» Tasks to carry out
**a)** Translate this sentence from the text below on creating column families into German: "Ensure that the field at which you want to create the column family does not yet exist."
**b)** Write what follows the last sentence of the text below on creating column families.

» Excerpted text
★ ★ ★ ★
Creating Column Families Using CLI or the REST API

About this task

To create a column family in a JSON table, include the parameters -jsonpath and -force :
maprcli table cf create -path <path> -cfname <name_of_column_family> -jsonpath 
                                <path> -force true
For the full list of options, see the table cf create command.
The -jsonpath parameter specifies the path to the column family. The path is in dotted notation. For example, suppose the table contained JSON documents that were of this general structure:
{
     "_id" : "ID",
     "a" :
          {
               "b" : 
                    {
                         "c" : "value",
                    },
               "e" : "value"
          }
}
You want to create a column family at the field d in the new path a.b.d because you plan to store image files in fields in that column family.
IMPORTANT Ensure that the field at which you want to create the column family does not yet exist. Also ensure that there are no secondary indexes defined on the field. If the field does exist or is a field in an index, the data in the field could become inaccessible after you create the column family.
★ ★ ★ ★
» Data provided
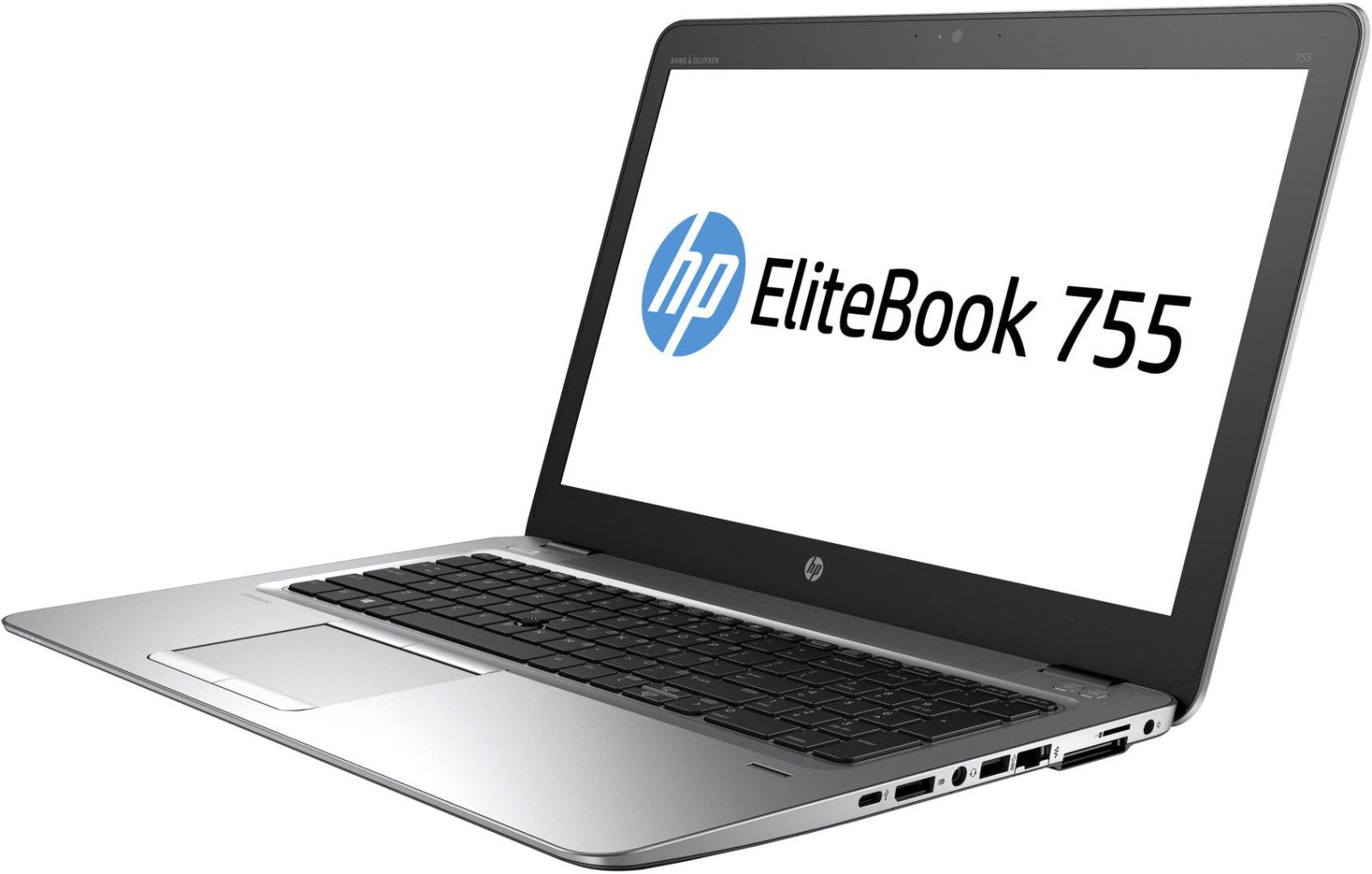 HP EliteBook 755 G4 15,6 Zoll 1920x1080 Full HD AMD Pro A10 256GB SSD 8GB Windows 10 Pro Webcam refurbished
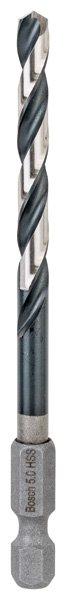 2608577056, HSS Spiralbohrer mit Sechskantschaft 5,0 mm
★ ★ ★ ★
» Answers provided
**a)** Stellen Sie sicher, dass das Feld, an dem Sie die Spaltenfamilie erstellen möchten, noch nicht existiert.

**b)**
By default, every time you try to create a non-default column family in a JSON table, this command fails and returns a warning message that you should ensure there is no existing data at the specified path. Set the -force parameter to true if you want to override this warning mechanism and create a column family.

The command to create a column family for a binary table is:
maprcli table cf create -path <path> -cfname <name_of_column_family>
For the full list of options for this command, see the table cf create command.

The format of the value of the -path parameter depends on whether you are creating a table on a local cluster or a remote cluster.

Creating a Column Family for a Binary Table Using HBase Shell

About this task

After starting the HBase shell, run the alter command. Type help to see a list of commands and their syntax.